The goal of maintaining the lowest practical turbine exhaust pressure is a primary reason for including the condenser in a thermal power plant. The condenser provides a vacuum that maximizes the energy extracted from the steam, resulting in a significant increase in network and thermal efficiency. But also this parameter (condenser pressure) has its engineering limits:
- Decreasing the turbine exhaust pressure decreases the vapor quality (or dryness fraction). At some point, the expansion must be ended to avoid damages that could be caused to blades of steam turbine by low-quality steam.
- Decreasing the turbine exhaust pressure significantly increases the specific volume of exhausted steam, which requires huge blades in the last rows of a low-pressure stage of the steam turbine.

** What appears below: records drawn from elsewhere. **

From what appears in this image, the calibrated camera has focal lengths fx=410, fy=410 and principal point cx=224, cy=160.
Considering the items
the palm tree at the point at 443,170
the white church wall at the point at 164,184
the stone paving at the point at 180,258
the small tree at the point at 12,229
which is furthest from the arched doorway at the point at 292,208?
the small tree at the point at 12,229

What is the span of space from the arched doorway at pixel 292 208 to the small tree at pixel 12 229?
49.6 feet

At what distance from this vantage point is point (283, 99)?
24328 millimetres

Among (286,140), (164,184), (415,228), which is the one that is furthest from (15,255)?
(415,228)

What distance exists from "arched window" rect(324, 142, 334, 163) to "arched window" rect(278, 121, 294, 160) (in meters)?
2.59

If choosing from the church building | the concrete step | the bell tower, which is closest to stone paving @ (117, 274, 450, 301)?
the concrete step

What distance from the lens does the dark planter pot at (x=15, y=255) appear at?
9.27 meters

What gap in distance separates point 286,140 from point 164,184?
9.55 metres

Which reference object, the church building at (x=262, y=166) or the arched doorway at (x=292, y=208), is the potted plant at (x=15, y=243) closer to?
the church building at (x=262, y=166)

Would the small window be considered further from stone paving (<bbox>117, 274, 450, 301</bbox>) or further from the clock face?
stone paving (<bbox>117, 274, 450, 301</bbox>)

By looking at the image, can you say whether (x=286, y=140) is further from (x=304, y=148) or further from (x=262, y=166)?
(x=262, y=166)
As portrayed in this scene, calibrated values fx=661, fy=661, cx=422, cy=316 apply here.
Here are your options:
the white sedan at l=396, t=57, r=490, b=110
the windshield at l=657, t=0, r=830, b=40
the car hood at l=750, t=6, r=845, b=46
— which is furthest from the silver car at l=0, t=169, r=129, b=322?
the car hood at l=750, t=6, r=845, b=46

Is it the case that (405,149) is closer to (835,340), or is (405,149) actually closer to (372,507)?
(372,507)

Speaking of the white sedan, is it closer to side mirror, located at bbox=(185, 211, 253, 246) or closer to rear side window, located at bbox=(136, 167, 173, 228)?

In a typical wet steam turbine, the exhausted steam condenses in the condenser, and it is at a pressure well below atmospheric (absolute pressure of 0.008 MPa, which corresponds to 41.5°C). This steam is in a partially condensed state (point F), typically of a quality near 90%. Note that the pressure inside the condenser is also dependent on the ambient atmospheric conditions:
- air temperature, pressure, and humidity in case of cooling into the atmosphere
- water temperature and the flow rate in case of cooling into a river or sea
An increase in the ambient temperature causes a proportional increase in pressure of exhausted steam (ΔT = 14°C is usually a constant); hence the thermal efficiency of the power conversion system decreases. In other words, the electrical output of a power plant may vary with ambient conditions, while the thermal power remains constant.
To maintain the parameters inside the condenser (0.008 MPa and 41.5 °C), the cooling water from the cooling system must be sufficiently cold, and there cannot be a large temperature difference between the outlet and inlet water temperature. Hence the flow rate through the cooling system must be very high. The flow rate through the cooling system (with wet cooling towers) may be up to 100 000 m3/h (27.7 m3/s). The condenser inlet water may have about 22°C (strongly depending on ambient conditions), while the condenser outlet may have about 25°C. The seawater cooling systems operate at higher flow rates, for example, 130 000 m3/h.